To put out the burner if there is still a flame, simply flip the burner upside down. This will snuff out any remaining flame. Just let it cool before you handle it again with out gloves or oven mitt.
This burner will burn on a very low flame if left un-attended for more than an hour. If you need a hotter flame or all of the contents to burn. I recommend dumping the contents out o the can first before lighting. This will allow a better stoking of the fire.
UPDATE:
After this experience making the tuna can burners and hobo stoves we decided to try one other thing. This will completely burn, and has the advantage of being light weight and easy to carry. It is fairly quick to start. Maybe this is what you were thinking of when you saw the word "burner"
The top arrow is showing the contents, the wax and saw dust. The bottom arrow is showing the "pinched" end. Pinching the end allowed us to enclose and hold the liquid wax and saw dust. Once solidified, the roll holds it's shape and the wax stays in place.
As a container for the wax, we can use ordinary toilet paper tubes. (You can also use paper towel tubes, then cut them with a chop saw, or hack saw.)
As above, we mixed sawdust and wax until the sawdust is saturated with the wax. After pinching together one end of the tube, we begin to fill it with the wax/ sawdust mixture.
Excess wax will drip from the bottom end of the tube, so hold it over the pan you used to melt your paraffin. Using a plastic spoon, we packed the tube tightly with the wax mixture until just below the top end of the tube. Then we pinched off the top end of the tube.
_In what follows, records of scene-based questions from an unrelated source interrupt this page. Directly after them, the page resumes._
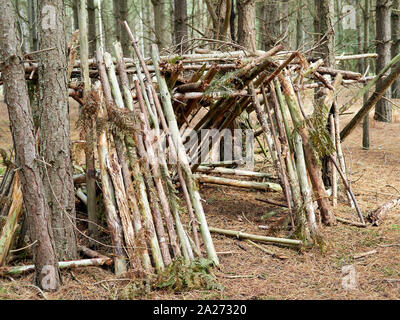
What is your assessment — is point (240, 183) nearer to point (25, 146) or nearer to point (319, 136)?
point (319, 136)

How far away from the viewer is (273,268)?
4164 mm

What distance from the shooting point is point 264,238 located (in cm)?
470

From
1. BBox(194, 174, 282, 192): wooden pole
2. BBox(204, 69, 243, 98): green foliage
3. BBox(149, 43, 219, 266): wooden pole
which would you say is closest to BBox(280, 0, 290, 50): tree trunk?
BBox(204, 69, 243, 98): green foliage

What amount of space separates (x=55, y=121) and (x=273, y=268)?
7.80ft

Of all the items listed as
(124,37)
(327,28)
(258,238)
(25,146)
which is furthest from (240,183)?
(124,37)

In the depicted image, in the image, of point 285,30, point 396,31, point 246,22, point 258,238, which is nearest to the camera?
point 258,238

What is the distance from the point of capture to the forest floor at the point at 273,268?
11.5ft

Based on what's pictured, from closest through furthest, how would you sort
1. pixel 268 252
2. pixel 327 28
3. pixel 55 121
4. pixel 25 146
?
pixel 25 146 < pixel 55 121 < pixel 268 252 < pixel 327 28

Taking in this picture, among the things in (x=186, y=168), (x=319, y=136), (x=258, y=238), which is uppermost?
(x=319, y=136)

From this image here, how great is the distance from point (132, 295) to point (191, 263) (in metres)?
0.61

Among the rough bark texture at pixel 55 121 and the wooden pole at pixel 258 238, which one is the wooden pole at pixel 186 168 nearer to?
the wooden pole at pixel 258 238

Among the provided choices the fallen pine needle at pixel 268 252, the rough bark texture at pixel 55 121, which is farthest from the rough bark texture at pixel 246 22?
the rough bark texture at pixel 55 121

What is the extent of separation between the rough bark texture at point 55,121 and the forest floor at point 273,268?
0.47 m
In order to avoid getting wax anywhere we didn't want it, we placed the new "burners" onto aluminum foil. We left them to cool and solidify, and now have another type of burner.
These tubes will burn for more than 45 minutes, without needing to be stoked. The dark spot on the lower tube is wax that has saturated the wall of the toilet paper roll. This is a good thing. It will make lighting these tube even easier.
These burners, can be easily added to the bottom of a Hobo Stove, or even used to start a fire, when kindling in the are is low or hard to find. When traditional fireplace starters are hard to find these could be a good second choice.